Странная в этот раз темнота, будто живая, касается тела холодным сквозняком, редкими ледяными каплями. Будто шевелится, подобралась ближе и теперь давит на шею толстыми стальными пальцами. Пол задрожал, подпрыгнул под спиной. Зазвенели невидимые цепи. Странный сон, будто наяву. Заскрипели под ожившим полом колеса, все быстрее и быстрее подскакивая на неровной дороге. Сажусь с трудом, хватаюсь руками за горло, где по-прежнему давит что-то. Царапает, не дает нормально дышать, тянет вниз, заставляет склонить голову. Ошейник. Тяжелый, неровный, крепко держит, тянется толстая цепь, прикованная к холодному полу.
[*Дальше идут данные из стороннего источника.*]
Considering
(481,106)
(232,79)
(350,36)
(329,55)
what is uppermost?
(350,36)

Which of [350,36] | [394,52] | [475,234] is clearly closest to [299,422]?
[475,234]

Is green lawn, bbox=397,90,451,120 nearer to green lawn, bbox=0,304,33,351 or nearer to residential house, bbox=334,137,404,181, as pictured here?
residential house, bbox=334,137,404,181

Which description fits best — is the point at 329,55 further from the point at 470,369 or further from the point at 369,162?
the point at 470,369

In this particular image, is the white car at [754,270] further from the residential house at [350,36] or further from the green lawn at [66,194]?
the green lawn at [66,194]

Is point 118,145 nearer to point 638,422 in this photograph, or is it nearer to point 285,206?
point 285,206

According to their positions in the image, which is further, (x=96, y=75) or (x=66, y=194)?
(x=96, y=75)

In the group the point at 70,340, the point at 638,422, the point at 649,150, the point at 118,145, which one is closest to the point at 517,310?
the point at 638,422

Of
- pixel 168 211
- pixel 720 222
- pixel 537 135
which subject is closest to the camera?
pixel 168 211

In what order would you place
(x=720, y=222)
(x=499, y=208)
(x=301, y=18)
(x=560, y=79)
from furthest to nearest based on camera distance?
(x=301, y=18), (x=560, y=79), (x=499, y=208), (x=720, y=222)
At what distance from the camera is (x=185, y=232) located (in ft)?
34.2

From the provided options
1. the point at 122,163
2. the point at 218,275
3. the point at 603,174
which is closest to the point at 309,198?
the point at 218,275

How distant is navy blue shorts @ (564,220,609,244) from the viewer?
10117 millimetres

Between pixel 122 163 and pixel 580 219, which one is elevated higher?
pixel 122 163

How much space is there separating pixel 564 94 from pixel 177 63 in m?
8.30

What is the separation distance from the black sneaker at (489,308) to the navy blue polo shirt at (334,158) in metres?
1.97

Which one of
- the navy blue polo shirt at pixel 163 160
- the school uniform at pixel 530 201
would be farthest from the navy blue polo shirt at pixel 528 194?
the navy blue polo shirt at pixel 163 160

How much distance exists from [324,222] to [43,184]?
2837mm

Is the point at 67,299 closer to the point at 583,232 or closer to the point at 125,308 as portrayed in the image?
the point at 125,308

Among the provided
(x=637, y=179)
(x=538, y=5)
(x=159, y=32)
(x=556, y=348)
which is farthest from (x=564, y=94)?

Шарю руками вокруг, ползаю по кругу, пытаюсь хоть что-то понять. Постепенно темнота рассеивается, тонкие лучики серого света прорываются внутрь сквозь щели в стенах, царапают грязный пол. Мир вокруг оживает. Громкие крики сливаются в один неровный шум, заставляют морщиться. Распутываю цепь, что окрутила тело, встаю, покачиваясь в такт повозке, подхожу к стене, цепляюсь о прутья решетки, покрывает стенки изнутри. Прижимаюсь к ней щекой, подглядываю в узкую щель, что пропускает тусклый свет. Мелькают серые силуэты людей, вся площадь заполнена ими. Толкаются, дерутся, ждут чего-то, поглядывая на высокий потемневший от постоянных дождей деревянный помост. Высятся на нем кривые палки, наскоро сколоченные в причудливые загогулины. Суетятся люди, привязывают к ним веревки, затягивают узлы, проверяют на прочность.

Гул толпы стих, будто и не было. Сотни внимательных глаз устремились на сцену. Выжидающе тянут шеи те, кто стоит в задних рядах, проталкиваются вперед дети, протискиваются сквозь плотные ряды. Несмело ступая, на помост вышли двое в окружении стражи. Шарят ногами по доскам, проверяют его на прочность, не видят ничего под плотной тканью накинутых на головы мешков, вздрагивают, шарахаются от тычков копий. Стражники нервно дергают за веревки, что пережимают руки пленников, тянут в сторону загогулин. Что-то неуловимо знакомое в этих двух фигурах. Смотрю внимательно, вспоминаю, но голова кружиться, опять пятна плавают перед глазами. А повозка уносит меня все дальше, стремясь скрыться за домами.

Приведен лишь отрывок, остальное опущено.